### Task statement
Restate the data below word for word, leaving nothing out.

### Source records
[Start of section]
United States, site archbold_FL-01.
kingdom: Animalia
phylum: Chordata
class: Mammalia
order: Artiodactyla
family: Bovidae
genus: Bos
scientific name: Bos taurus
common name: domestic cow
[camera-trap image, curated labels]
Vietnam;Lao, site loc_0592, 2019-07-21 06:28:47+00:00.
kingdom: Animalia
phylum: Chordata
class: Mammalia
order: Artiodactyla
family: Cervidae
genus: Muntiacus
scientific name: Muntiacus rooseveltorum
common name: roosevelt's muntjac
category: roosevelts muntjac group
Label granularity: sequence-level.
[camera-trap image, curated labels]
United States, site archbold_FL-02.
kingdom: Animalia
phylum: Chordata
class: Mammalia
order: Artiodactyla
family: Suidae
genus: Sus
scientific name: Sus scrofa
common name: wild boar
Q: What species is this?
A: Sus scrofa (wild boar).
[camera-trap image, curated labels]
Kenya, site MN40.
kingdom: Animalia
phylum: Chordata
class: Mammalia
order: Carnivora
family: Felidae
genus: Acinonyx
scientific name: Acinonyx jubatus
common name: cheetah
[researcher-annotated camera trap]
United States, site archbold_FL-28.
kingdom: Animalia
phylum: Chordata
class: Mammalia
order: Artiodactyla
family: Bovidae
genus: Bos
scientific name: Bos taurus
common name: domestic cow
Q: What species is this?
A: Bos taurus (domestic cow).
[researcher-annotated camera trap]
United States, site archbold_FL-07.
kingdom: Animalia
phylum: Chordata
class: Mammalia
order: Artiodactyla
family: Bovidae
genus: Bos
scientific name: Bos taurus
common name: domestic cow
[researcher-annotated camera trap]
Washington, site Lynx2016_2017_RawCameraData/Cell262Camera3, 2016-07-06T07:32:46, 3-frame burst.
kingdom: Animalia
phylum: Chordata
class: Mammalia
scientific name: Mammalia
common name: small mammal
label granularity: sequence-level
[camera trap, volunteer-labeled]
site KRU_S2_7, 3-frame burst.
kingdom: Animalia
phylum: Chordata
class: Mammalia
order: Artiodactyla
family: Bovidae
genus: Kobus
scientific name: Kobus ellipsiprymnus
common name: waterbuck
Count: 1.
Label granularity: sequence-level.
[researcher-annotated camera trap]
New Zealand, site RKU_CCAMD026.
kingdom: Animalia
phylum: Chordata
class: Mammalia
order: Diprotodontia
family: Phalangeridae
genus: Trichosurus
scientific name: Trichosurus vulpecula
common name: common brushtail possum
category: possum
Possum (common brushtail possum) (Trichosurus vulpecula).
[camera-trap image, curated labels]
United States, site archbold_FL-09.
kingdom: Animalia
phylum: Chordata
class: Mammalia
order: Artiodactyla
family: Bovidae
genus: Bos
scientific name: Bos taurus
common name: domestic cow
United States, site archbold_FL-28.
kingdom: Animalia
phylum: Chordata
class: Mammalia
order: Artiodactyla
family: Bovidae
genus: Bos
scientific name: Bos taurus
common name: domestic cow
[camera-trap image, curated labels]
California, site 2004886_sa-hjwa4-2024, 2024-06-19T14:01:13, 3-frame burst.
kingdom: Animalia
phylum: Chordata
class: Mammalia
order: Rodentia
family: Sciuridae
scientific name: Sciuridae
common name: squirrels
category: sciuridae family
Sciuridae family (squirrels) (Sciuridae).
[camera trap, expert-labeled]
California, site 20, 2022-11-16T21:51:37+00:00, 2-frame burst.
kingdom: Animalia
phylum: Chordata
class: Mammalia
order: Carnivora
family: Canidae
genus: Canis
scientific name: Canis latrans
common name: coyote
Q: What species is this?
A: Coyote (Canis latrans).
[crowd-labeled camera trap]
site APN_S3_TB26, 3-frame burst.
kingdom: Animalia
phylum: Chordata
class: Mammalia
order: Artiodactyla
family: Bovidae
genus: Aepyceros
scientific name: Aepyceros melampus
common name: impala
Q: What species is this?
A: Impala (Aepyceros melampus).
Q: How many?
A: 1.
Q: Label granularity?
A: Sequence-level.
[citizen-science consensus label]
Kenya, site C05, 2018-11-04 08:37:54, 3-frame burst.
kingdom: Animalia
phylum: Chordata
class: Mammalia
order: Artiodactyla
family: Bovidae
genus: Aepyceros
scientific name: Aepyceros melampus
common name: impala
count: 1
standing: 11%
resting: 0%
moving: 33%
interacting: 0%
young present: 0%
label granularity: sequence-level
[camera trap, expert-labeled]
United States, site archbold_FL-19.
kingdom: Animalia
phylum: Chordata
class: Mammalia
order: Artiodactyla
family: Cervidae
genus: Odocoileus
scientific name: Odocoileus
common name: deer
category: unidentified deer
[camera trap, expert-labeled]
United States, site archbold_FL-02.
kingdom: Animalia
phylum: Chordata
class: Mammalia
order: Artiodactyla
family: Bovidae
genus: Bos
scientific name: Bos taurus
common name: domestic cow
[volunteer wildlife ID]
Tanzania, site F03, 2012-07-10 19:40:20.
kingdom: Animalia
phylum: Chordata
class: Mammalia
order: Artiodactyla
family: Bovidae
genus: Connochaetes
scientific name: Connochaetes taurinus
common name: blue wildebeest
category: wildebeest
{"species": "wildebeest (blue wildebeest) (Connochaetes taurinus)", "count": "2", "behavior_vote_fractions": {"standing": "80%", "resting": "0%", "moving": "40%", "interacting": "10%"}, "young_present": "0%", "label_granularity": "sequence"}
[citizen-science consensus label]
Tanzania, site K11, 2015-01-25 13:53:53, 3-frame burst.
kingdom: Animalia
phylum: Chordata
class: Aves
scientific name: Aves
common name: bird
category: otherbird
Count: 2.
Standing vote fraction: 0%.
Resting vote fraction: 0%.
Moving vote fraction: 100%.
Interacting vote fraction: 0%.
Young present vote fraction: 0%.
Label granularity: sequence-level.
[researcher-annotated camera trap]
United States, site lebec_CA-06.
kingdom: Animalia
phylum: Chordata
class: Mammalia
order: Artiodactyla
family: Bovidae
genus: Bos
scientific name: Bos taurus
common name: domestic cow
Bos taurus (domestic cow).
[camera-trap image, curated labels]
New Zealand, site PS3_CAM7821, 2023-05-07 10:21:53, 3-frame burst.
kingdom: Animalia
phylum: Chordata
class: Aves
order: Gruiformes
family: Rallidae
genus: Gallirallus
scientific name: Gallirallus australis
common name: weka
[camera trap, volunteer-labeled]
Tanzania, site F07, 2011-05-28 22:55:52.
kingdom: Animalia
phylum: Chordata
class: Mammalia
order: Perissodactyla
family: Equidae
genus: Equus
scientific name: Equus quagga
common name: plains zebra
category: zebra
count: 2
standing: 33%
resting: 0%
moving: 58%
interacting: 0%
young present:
[End of section]
### Solution to this task
United States, site archbold_FL-01.
kingdom: Animalia
phylum: Chordata
class: Mammalia
order: Artiodactyla
family: Bovidae
genus: Bos
scientific name: Bos taurus
common name: domestic cow
[camera-trap image, curated labels]
Vietnam;Lao, site loc_0592, 2019-07-21 06:28:47+00:00.
kingdom: Animalia
phylum: Chordata
class: Mammalia
order: Artiodactyla
family: Cervidae
genus: Muntiacus
scientific name: Muntiacus rooseveltorum
common name: roosevelt's muntjac
category: roosevelts muntjac group
Label granularity: sequence-level.
[camera-trap image, curated labels]
United States, site archbold_FL-02.
kingdom: Animalia
phylum: Chordata
class: Mammalia
order: Artiodactyla
family: Suidae
genus: Sus
scientific name: Sus scrofa
common name: wild boar
Q: What species is this?
A: Sus scrofa (wild boar).
[camera-trap image, curated labels]
Kenya, site MN40.
kingdom: Animalia
phylum: Chordata
class: Mammalia
order: Carnivora
family: Felidae
genus: Acinonyx
scientific name: Acinonyx jubatus
common name: cheetah
[researcher-annotated camera trap]
United States, site archbold_FL-28.
kingdom: Animalia
phylum: Chordata
class: Mammalia
order: Artiodactyla
family: Bovidae
genus: Bos
scientific name: Bos taurus
common name: domestic cow
Q: What species is this?
A: Bos taurus (domestic cow).
[researcher-annotated camera trap]
United States, site archbold_FL-07.
kingdom: Animalia
phylum: Chordata
class: Mammalia
order: Artiodactyla
family: Bovidae
genus: Bos
scientific name: Bos taurus
common name: domestic cow
[researcher-annotated camera trap]
Washington, site Lynx2016_2017_RawCameraData/Cell262Camera3, 2016-07-06T07:32:46, 3-frame burst.
kingdom: Animalia
phylum: Chordata
class: Mammalia
scientific name: Mammalia
common name: small mammal
label granularity: sequence-level
[camera trap, volunteer-labeled]
site KRU_S2_7, 3-frame burst.
kingdom: Animalia
phylum: Chordata
class: Mammalia
order: Artiodactyla
family: Bovidae
genus: Kobus
scientific name: Kobus ellipsiprymnus
common name: waterbuck
Count: 1.
Label granularity: sequence-level.
[researcher-annotated camera trap]
New Zealand, site RKU_CCAMD026.
kingdom: Animalia
phylum: Chordata
class: Mammalia
order: Diprotodontia
family: Phalangeridae
genus: Trichosurus
scientific name: Trichosurus vulpecula
common name: common brushtail possum
category: possum
Possum (common brushtail possum) (Trichosurus vulpecula).
[camera-trap image, curated labels]
United States, site archbold_FL-09.
kingdom: Animalia
phylum: Chordata
class: Mammalia
order: Artiodactyla
family: Bovidae
genus: Bos
scientific name: Bos taurus
common name: domestic cow
United States, site archbold_FL-28.
kingdom: Animalia
phylum: Chordata
class: Mammalia
order: Artiodactyla
family: Bovidae
genus: Bos
scientific name: Bos taurus
common name: domestic cow
[camera-trap image, curated labels]
California, site 2004886_sa-hjwa4-2024, 2024-06-19T14:01:13, 3-frame burst.
kingdom: Animalia
phylum: Chordata
class: Mammalia
order: Rodentia
family: Sciuridae
scientific name: Sciuridae
common name: squirrels
category: sciuridae family
Sciuridae family (squirrels) (Sciuridae).
[camera trap, expert-labeled]
California, site 20, 2022-11-16T21:51:37+00:00, 2-frame burst.
kingdom: Animalia
phylum: Chordata
class: Mammalia
order: Carnivora
family: Canidae
genus: Canis
scientific name: Canis latrans
common name: coyote
Q: What species is this?
A: Coyote (Canis latrans).
[crowd-labeled camera trap]
site APN_S3_TB26, 3-frame burst.
kingdom: Animalia
phylum: Chordata
class: Mammalia
order: Artiodactyla
family: Bovidae
genus: Aepyceros
scientific name: Aepyceros melampus
common name: impala
Q: What species is this?
A: Impala (Aepyceros melampus).
Q: How many?
A: 1.
Q: Label granularity?
A: Sequence-level.
[citizen-science consensus label]
Kenya, site C05, 2018-11-04 08:37:54, 3-frame burst.
kingdom: Animalia
phylum: Chordata
class: Mammalia
order: Artiodactyla
family: Bovidae
genus: Aepyceros
scientific name: Aepyceros melampus
common name: impala
count: 1
standing: 11%
resting: 0%
moving: 33%
interacting: 0%
young present: 0%
label granularity: sequence-level
[camera trap, expert-labeled]
United States, site archbold_FL-19.
kingdom: Animalia
phylum: Chordata
class: Mammalia
order: Artiodactyla
family: Cervidae
genus: Odocoileus
scientific name: Odocoileus
common name: deer
category: unidentified deer
[camera trap, expert-labeled]
United States, site archbold_FL-02.
kingdom: Animalia
phylum: Chordata
class: Mammalia
order: Artiodactyla
family: Bovidae
genus: Bos
scientific name: Bos taurus
common name: domestic cow
[volunteer wildlife ID]
Tanzania, site F03, 2012-07-10 19:40:20.
kingdom: Animalia
phylum: Chordata
class: Mammalia
order: Artiodactyla
family: Bovidae
genus: Connochaetes
scientific name: Connochaetes taurinus
common name: blue wildebeest
category: wildebeest
{"species": "wildebeest (blue wildebeest) (Connochaetes taurinus)", "count": "2", "behavior_vote_fractions": {"standing": "80%", "resting": "0%", "moving": "40%", "interacting": "10%"}, "young_present": "0%", "label_granularity": "sequence"}
[citizen-science consensus label]
Tanzania, site K11, 2015-01-25 13:53:53, 3-frame burst.
kingdom: Animalia
phylum: Chordata
class: Aves
scientific name: Aves
common name: bird
category: otherbird
Count: 2.
Standing vote fraction: 0%.
Resting vote fraction: 0%.
Moving vote fraction: 100%.
Interacting vote fraction: 0%.
Young present vote fraction: 0%.
Label granularity: sequence-level.
[researcher-annotated camera trap]
United States, site lebec_CA-06.
kingdom: Animalia
phylum: Chordata
class: Mammalia
order: Artiodactyla
family: Bovidae
genus: Bos
scientific name: Bos taurus
common name: domestic cow
Bos taurus (domestic cow).
[camera-trap image, curated labels]
New Zealand, site PS3_CAM7821, 2023-05-07 10:21:53, 3-frame burst.
kingdom: Animalia
phylum: Chordata
class: Aves
order: Gruiformes
family: Rallidae
genus: Gallirallus
scientific name: Gallirallus australis
common name: weka
[camera trap, volunteer-labeled]
Tanzania, site F07, 2011-05-28 22:55:52.
kingdom: Animalia
phylum: Chordata
class: Mammalia
order: Perissodactyla
family: Equidae
genus: Equus
scientific name: Equus quagga
common name: plains zebra
category: zebra
count: 2
standing: 33%
resting: 0%
moving: 58%
interacting: 0%
young present:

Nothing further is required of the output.